Format the part of the rows that begins with the line containing "From what is visible in the photo, in" and ends with the line containing "<region>56, 147, 809, 336</region>: forested" as a numbered list, skipping any blank lines.

Stored items
# # # #

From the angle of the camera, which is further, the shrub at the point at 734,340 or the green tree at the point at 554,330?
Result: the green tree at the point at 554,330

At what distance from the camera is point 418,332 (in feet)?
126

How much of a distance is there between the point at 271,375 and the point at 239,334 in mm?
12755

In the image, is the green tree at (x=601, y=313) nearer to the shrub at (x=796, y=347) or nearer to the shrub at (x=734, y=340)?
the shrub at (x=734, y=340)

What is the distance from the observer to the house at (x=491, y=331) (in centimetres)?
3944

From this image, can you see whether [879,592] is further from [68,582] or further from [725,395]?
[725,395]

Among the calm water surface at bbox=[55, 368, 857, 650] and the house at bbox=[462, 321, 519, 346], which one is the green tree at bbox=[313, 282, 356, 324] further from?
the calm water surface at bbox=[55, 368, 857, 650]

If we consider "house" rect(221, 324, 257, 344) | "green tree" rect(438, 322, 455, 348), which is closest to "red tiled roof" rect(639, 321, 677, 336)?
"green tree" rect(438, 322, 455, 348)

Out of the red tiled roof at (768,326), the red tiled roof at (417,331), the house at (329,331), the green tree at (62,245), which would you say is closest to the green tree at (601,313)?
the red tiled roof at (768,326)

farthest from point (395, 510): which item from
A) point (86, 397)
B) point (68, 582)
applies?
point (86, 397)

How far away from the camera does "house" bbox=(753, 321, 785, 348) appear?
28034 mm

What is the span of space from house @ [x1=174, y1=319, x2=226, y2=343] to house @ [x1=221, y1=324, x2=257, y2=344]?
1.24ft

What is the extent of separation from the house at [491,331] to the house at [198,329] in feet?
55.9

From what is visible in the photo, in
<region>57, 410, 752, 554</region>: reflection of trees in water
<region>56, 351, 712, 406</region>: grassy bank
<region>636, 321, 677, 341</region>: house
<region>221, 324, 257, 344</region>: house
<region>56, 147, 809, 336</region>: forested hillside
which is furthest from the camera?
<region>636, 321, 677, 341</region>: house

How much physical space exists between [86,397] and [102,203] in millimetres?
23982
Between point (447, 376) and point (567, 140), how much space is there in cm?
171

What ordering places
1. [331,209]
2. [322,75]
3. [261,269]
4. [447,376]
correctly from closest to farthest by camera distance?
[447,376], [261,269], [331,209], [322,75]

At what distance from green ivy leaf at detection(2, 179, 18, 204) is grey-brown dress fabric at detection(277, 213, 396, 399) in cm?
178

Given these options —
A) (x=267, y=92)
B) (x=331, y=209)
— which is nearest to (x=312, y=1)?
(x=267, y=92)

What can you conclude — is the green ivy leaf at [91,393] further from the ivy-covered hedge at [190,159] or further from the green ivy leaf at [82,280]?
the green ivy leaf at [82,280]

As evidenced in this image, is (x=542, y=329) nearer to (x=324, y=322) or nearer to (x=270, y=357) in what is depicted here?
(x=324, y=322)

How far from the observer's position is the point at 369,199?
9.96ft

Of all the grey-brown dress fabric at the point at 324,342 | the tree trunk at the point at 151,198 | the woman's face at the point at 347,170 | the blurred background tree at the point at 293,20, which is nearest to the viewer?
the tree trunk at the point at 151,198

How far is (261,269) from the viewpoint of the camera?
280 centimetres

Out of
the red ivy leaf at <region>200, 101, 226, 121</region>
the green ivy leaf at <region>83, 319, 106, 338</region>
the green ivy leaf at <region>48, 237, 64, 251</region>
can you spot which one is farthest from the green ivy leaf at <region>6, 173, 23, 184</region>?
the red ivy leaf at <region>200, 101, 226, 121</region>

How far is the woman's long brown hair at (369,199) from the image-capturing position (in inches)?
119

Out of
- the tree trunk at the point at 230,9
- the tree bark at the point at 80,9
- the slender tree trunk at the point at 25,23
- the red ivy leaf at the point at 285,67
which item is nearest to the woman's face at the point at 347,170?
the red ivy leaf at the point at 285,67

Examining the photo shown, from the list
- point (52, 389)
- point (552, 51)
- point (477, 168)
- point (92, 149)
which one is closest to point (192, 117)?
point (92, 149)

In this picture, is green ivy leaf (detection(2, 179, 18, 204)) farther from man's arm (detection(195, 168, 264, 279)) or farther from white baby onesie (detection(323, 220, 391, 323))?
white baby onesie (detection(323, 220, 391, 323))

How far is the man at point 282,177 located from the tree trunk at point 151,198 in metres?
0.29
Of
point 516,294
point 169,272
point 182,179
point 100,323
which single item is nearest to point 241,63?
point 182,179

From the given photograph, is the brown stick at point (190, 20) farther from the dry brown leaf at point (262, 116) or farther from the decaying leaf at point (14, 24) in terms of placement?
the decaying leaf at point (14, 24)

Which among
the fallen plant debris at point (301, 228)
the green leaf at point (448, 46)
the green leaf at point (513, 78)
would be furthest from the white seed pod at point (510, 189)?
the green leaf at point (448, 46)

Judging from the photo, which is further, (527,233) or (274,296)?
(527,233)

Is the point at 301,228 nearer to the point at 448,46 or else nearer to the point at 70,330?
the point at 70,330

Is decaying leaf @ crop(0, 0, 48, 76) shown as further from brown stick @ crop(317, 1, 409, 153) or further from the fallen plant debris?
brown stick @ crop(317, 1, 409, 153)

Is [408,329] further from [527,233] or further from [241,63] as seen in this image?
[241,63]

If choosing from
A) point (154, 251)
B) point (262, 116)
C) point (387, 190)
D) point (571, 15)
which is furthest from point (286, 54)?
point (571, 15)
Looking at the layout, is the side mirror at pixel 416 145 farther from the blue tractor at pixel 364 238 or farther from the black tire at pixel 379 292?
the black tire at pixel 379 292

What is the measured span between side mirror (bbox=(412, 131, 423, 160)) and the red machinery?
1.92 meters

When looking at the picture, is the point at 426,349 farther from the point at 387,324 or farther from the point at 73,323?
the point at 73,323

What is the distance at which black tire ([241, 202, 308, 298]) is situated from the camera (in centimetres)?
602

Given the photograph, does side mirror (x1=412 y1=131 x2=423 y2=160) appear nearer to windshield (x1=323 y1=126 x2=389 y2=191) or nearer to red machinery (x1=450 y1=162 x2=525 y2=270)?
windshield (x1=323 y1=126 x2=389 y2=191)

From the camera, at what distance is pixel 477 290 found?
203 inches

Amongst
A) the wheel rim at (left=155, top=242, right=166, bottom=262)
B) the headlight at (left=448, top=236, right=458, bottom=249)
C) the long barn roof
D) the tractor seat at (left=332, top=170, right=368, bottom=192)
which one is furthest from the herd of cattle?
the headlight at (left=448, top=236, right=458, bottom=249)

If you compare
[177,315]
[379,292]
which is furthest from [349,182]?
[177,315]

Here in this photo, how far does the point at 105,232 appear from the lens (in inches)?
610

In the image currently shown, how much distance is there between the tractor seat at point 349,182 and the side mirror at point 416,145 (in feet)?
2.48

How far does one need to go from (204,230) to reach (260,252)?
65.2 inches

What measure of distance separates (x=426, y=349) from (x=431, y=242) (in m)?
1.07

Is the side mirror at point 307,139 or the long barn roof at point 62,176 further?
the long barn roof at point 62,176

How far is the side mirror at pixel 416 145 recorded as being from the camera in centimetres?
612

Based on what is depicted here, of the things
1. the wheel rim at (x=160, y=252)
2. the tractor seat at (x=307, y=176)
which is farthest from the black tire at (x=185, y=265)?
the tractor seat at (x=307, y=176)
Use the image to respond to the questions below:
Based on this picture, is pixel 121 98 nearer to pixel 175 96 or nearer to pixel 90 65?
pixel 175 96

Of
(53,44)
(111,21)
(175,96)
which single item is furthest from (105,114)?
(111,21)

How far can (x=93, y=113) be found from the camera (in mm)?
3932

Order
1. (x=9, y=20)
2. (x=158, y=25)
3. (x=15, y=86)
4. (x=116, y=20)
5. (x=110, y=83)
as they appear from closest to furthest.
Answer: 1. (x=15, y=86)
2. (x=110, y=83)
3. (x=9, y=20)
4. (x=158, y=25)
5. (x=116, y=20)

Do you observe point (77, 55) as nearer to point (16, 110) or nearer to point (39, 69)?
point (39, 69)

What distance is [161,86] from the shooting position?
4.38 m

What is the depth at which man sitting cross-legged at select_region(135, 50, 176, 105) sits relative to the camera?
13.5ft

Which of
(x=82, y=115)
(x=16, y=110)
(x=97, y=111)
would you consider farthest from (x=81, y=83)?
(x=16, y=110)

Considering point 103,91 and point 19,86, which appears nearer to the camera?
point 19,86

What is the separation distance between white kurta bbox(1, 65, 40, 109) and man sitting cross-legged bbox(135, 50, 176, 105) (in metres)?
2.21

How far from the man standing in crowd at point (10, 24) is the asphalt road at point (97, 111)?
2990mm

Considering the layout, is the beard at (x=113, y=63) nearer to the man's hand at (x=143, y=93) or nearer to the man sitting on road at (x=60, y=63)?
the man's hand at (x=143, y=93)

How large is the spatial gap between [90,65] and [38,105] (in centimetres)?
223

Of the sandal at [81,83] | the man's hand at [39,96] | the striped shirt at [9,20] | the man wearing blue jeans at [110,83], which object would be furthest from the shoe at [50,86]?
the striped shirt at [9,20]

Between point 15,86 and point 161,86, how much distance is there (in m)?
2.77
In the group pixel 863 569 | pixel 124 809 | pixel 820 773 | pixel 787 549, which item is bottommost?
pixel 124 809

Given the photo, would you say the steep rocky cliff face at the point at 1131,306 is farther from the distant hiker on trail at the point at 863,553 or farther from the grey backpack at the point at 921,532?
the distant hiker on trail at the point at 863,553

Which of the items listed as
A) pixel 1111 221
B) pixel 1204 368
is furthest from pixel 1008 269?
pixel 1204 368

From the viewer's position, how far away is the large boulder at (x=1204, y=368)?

# # # #

**WRITTEN SOLUTION**:
1. From what is visible in the photo, in
2. <region>57, 410, 752, 554</region>: reflection of trees in water
3. <region>56, 351, 712, 406</region>: grassy bank
4. <region>636, 321, 677, 341</region>: house
5. <region>221, 324, 257, 344</region>: house
6. <region>56, 147, 809, 336</region>: forested hillside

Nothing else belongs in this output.